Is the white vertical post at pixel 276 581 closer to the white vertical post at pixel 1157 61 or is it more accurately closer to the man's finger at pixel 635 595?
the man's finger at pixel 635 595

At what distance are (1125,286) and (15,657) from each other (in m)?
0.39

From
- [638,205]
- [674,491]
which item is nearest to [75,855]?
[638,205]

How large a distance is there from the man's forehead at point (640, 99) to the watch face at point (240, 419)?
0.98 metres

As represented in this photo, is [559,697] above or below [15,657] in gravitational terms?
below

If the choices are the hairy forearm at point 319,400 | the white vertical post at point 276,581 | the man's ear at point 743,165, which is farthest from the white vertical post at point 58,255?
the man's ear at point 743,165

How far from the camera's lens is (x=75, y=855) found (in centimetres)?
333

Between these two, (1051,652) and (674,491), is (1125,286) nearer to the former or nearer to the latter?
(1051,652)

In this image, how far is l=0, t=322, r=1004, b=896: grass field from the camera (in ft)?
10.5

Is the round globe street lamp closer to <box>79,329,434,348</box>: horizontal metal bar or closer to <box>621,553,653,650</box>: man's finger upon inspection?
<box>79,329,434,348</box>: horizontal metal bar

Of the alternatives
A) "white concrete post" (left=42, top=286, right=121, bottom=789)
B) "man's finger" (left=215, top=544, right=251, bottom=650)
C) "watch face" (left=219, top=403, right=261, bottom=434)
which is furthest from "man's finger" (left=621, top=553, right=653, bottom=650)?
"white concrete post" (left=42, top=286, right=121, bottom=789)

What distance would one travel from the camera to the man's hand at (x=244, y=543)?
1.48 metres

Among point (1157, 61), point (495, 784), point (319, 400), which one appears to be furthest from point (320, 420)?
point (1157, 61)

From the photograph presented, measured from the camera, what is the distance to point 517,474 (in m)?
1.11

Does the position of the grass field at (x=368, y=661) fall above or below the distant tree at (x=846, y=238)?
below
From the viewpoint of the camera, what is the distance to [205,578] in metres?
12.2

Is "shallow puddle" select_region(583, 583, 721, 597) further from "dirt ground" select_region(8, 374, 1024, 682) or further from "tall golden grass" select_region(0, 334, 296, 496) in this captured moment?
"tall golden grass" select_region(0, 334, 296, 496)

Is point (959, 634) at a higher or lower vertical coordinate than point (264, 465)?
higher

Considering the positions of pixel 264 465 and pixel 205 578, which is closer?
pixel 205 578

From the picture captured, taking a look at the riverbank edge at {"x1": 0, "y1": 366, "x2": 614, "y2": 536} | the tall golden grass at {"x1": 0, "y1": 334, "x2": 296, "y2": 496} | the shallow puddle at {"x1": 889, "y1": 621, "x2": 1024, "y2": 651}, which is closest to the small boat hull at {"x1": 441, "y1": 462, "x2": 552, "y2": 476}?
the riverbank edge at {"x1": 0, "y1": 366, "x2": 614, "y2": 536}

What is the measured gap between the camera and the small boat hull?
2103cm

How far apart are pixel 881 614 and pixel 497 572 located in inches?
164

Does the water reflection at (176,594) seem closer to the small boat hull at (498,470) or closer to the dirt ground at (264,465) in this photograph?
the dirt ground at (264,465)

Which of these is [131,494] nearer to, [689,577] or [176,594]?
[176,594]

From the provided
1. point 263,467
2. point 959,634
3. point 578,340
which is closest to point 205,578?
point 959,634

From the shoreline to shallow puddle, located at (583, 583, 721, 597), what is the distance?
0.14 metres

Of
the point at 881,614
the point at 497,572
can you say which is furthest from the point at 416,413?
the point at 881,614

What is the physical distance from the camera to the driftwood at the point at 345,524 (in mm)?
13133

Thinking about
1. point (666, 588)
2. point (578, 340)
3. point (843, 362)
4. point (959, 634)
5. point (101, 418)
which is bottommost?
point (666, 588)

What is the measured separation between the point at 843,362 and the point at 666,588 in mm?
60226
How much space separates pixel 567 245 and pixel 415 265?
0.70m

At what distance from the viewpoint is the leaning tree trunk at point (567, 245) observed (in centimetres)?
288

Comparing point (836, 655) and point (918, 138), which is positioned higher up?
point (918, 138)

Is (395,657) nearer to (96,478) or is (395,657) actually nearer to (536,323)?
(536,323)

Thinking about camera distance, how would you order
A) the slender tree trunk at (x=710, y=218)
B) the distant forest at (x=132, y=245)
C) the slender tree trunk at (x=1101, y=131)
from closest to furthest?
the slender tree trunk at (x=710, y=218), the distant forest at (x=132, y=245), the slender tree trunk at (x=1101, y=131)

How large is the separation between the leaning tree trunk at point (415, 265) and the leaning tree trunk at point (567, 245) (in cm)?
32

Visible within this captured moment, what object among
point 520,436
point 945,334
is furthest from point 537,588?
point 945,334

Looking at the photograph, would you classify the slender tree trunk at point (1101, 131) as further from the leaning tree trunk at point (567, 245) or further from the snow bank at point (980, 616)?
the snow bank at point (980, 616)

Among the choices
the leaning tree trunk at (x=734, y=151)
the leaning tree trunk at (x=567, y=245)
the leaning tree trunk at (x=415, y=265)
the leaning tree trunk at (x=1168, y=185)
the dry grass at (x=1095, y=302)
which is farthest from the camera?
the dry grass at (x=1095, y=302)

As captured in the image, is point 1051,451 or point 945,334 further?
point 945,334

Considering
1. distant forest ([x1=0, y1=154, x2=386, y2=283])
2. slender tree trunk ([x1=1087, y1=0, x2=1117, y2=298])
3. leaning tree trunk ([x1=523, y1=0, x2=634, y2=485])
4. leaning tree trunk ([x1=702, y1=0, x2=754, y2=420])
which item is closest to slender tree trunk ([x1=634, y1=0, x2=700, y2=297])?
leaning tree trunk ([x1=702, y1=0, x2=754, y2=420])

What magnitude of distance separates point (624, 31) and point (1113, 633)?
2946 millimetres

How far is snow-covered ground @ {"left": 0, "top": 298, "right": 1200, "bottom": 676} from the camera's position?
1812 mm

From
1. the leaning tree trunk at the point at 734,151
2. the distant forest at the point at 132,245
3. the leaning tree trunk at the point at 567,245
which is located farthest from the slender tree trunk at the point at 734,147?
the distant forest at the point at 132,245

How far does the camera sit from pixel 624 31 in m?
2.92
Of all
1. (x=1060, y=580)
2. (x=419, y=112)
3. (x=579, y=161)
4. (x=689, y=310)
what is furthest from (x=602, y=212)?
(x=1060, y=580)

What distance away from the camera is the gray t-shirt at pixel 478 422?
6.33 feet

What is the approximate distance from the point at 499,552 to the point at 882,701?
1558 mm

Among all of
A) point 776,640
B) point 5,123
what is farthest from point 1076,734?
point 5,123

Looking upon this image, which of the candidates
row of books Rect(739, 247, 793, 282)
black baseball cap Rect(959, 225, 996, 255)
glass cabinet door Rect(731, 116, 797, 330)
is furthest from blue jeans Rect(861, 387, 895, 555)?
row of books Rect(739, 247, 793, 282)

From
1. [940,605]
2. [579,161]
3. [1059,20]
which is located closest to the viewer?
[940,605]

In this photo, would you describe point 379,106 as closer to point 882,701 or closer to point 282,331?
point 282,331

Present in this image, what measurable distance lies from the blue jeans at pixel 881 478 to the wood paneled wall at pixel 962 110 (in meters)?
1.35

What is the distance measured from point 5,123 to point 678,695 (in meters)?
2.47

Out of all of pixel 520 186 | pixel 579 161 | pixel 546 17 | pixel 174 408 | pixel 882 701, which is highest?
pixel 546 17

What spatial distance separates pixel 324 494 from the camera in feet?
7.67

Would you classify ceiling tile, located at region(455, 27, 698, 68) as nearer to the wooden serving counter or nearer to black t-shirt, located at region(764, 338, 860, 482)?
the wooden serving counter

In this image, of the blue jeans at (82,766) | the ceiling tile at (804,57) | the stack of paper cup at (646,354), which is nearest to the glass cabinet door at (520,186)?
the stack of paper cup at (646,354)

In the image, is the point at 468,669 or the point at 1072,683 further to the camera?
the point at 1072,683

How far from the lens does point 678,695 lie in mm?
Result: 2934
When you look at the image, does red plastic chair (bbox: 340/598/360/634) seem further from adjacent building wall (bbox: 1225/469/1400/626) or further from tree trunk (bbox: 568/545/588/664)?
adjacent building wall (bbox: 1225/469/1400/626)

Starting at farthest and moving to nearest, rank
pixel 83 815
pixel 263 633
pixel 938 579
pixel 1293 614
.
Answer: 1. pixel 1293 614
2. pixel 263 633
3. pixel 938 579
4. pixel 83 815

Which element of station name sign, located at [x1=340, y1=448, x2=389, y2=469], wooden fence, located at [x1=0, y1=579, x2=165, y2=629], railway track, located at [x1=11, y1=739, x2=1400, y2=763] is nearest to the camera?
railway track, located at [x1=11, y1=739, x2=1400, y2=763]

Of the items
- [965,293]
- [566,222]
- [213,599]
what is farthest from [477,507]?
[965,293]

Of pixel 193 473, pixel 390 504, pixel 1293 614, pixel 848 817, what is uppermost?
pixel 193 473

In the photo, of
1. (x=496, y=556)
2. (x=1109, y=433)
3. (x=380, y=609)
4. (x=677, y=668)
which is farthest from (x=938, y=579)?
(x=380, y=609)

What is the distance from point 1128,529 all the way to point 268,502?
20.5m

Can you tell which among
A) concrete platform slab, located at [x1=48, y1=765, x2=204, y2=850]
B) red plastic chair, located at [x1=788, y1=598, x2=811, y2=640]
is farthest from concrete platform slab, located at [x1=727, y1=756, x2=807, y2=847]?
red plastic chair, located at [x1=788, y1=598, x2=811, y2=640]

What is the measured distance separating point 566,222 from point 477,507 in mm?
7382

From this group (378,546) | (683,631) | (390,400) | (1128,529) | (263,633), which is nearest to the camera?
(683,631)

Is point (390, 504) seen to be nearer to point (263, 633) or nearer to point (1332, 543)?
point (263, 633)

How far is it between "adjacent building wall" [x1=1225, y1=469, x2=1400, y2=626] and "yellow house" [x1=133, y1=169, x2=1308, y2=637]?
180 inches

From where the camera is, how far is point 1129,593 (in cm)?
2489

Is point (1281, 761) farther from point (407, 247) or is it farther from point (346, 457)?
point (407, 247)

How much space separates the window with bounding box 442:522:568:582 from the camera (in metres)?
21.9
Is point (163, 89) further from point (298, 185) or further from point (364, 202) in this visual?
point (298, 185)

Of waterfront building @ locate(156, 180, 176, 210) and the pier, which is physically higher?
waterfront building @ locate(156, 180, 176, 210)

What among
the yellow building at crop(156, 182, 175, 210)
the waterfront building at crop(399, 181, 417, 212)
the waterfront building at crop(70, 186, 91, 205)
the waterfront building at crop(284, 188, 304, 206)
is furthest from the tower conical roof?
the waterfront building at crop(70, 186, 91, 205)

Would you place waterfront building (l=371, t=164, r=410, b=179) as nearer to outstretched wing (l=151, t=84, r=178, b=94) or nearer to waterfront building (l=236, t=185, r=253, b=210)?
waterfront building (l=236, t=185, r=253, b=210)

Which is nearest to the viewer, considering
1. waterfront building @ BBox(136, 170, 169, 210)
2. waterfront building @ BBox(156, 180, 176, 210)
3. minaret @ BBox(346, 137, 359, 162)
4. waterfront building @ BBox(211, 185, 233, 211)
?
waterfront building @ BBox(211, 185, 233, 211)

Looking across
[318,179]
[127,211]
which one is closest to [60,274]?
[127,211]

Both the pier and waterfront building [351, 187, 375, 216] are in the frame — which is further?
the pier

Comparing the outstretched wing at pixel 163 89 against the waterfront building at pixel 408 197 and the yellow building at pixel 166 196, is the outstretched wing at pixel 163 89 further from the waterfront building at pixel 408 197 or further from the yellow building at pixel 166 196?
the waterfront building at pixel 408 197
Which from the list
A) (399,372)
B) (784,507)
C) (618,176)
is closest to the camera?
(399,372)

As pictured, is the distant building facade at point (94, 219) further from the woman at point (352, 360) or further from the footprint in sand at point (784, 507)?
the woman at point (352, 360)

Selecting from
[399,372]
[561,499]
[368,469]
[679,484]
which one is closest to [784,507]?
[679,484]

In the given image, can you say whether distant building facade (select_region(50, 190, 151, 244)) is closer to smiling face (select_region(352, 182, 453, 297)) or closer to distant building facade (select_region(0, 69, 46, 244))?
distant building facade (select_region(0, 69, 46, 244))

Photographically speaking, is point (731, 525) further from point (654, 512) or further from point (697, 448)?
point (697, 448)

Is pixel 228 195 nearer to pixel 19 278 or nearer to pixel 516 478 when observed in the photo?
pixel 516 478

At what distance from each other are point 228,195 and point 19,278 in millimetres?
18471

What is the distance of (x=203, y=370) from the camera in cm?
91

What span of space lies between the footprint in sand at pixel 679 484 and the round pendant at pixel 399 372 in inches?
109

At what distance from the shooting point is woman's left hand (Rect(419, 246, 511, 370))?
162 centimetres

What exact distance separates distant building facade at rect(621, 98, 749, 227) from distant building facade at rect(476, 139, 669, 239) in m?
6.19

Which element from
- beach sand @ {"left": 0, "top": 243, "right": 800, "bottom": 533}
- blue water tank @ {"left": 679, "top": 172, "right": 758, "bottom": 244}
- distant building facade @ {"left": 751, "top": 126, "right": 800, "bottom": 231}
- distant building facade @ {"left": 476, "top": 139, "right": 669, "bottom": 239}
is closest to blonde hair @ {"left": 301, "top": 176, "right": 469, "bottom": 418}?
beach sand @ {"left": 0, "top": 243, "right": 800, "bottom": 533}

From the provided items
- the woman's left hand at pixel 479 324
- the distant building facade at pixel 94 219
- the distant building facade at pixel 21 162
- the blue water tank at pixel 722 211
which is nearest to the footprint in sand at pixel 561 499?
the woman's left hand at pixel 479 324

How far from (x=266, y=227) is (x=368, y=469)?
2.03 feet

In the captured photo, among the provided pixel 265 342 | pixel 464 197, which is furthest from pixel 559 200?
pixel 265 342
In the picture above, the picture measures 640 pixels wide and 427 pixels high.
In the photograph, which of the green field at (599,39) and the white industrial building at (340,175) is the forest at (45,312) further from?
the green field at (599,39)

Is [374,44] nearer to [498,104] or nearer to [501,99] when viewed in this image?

- **Exercise description**
Beginning with the line that contains "From the provided items", quote each line exactly through the last line of the entries above, and nothing beyond them.

- **Task output**
From the provided items
- the woman's left hand at pixel 479 324
- the distant building facade at pixel 94 219
- the distant building facade at pixel 21 162
- the blue water tank at pixel 722 211
which is nearest to the footprint in sand at pixel 561 499?
the woman's left hand at pixel 479 324

How far from (x=266, y=227) is (x=368, y=469)?
2.03 feet

In the captured photo, among the provided pixel 265 342 | pixel 464 197, which is furthest from pixel 559 200?
pixel 265 342
In the picture above, the picture measures 640 pixels wide and 427 pixels high.
In the photograph, which of the green field at (599,39) and the white industrial building at (340,175) is the forest at (45,312) further from?
the green field at (599,39)

Is [374,44] nearer to [498,104] or nearer to [501,99] when viewed in this image?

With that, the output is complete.